The air shifts cooler as the ground drops, and we fall into step like we’ve done this a thousand times.
It’s awkward at first, the kind of silence that isn’t empty so much as it’s too full. I shove my hands in my jacket pockets because I have the urge to lace my fingers with hers.
Every time we pass a streetlight, her profile flicks into relief—brow set, mouth soft, the kind of determined that looks a hair’s breadth away from vulnerable if you know what you’re looking for.
“How are you?” she asks finally, eyes on the path.
The honest answer is a mess, so I take a breath and try to simplify it. “Coping,” I say, and wait for her to flinch at the nothingness of it.
She doesn’t.
“It’s… a lot. It’ll take some getting used to.” I swallow. “I’m in. Hundred percent. That part’s clear in my head.”
She nods once, like she’s been holding her breath for that sentence, and just lets it go. “Okay.”
We walk. A night fisherman’s lantern glows downriver like a fallen star. The path dips; her shoe slides on loose gravel, and I reach out without thinking. My hand closes around her elbow. She steadies herself and doesn’t make a thing of it, which somehow makes it a thing in my mind.
“Ben,” she says. “About my family.”
I almost laugh maniacally because that’s been bouncing around in my head since last week when she told me.
“I know you didn’t want Jason to know about… us,” she says, voice careful but not accusatory. “But we can’t really avoid it now.”

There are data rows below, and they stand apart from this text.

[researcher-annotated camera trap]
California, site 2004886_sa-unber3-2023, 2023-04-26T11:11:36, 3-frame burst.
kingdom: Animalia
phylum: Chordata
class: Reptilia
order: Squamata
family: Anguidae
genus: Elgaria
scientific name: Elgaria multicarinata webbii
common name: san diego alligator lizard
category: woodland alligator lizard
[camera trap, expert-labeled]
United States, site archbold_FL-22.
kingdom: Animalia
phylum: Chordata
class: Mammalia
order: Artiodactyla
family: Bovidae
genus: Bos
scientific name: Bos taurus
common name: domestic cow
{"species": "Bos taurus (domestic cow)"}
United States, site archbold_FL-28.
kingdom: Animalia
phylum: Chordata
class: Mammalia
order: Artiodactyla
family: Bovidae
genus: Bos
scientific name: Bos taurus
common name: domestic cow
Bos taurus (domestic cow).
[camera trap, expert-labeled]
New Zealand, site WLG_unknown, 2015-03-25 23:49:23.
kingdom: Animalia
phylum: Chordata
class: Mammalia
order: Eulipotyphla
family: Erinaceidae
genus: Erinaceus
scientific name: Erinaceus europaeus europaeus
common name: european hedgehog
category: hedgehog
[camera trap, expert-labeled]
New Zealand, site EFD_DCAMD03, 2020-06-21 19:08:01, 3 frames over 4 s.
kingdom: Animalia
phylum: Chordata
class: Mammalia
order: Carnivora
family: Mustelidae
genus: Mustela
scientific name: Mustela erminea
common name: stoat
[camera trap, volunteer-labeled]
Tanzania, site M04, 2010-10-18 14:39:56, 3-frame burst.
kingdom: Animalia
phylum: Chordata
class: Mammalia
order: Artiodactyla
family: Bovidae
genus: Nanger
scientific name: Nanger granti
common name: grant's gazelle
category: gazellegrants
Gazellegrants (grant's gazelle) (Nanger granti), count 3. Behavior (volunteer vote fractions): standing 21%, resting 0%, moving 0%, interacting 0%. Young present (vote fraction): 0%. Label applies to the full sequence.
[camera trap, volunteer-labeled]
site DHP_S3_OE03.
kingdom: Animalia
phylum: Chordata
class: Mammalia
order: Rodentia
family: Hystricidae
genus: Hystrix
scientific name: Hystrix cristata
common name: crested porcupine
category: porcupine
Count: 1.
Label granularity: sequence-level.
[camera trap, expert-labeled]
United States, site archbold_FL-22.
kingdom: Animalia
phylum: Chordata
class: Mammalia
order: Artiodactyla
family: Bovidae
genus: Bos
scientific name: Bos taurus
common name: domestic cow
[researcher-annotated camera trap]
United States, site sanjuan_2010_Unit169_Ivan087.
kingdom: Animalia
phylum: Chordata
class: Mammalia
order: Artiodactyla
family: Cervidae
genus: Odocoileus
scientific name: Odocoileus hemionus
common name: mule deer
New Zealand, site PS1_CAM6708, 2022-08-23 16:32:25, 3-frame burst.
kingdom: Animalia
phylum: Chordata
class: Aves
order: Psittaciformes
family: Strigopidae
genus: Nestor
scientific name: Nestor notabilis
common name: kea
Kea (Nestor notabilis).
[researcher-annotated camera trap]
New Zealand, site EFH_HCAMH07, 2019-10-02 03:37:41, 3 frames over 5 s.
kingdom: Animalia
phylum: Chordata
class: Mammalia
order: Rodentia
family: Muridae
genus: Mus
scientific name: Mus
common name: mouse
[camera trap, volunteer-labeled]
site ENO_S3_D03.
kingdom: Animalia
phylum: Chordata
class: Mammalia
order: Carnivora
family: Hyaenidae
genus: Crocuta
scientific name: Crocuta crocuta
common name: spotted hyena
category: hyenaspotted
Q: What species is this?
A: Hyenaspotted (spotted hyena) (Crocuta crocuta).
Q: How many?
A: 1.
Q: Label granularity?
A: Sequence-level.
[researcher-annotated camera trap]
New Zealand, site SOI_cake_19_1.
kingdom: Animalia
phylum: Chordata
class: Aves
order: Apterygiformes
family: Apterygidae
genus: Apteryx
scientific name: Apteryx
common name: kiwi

She glances at me and away. “Usually people wait a couple of months before telling anyone. I’m over six weeks, so we could wait longer if you want to. If that’s—”
My first instinct is yes. Wait. Hide in the tall grass. Let statistics be the excuse I need. I feel the word climb my throat—
—and I shove it back down.
Coward.
“No,” I say out loud, and the word surprises both of us with how sure it sounds. “We have to tell your family. We just… need to figure out the best way to do it.”
My hands come out of my pockets. They don’t find hers. “Do you think we should tell everyone together? Or your parents and Jason separately?”
She huffs a breath that might be a laugh if any of this were funny. “I should probably tell you something before we make a plan.” She looks sheepish, actually sheepish, which is an expression I’ve never seen on her face. “My mom already knows we slept together.”
I blink at her. “She… what?”
“I couldn’t keep it from her.” She shrugs, small. “It came up when she dragged me to lunch, and I just—she’s my mom. She doesn’t know about the pregnancy, though.”
I stare at the dark shape of the river and force my shoulders down. “Okay,” I say, because it is okay. It has to be.
“Then maybe we should tell her first. See what she thinks about how to approach Jason and your dad.” I try on the idea and, weirdly, it fits.
Gwen has been my triage nurse since I was a kid; letting her triage this doesn’t feel like a betrayal. It feels like not being an idiot. “If she’s already halfway inside the door, she’ll know how to keep the hinges from blowing off.”
Paige nods, relief loosening her mouth. “I thought the same. She might… soften the ground a little.” She flicks a glance at me. “I’m not saying we make her do it for us. Just… guidance.”
“Yeah.” I can hear Gwen already: Benjamin, you’re both going to look me in the eye while you say it. And then we’re going to breathe. “When?”
“Soon,” she says. “Tomorrow, if she’s free. I don’t want to spend day after day fighting off the urge to throw up from anxiety.”
“Tomorrow,” I repeat, and the word scares me. “You text her. Tell me when and where, and I’ll be there.”
We come around a bend where the trees open, and the river up against the bank looks like moving glass. A train horn moans far off, the sound sliding along the water until it reaches us.
There’s a flat rock that makes a natural bench. She sits. I stay standing for a beat, then fold down beside her, careful to leave space in case she doesn’t want my touch.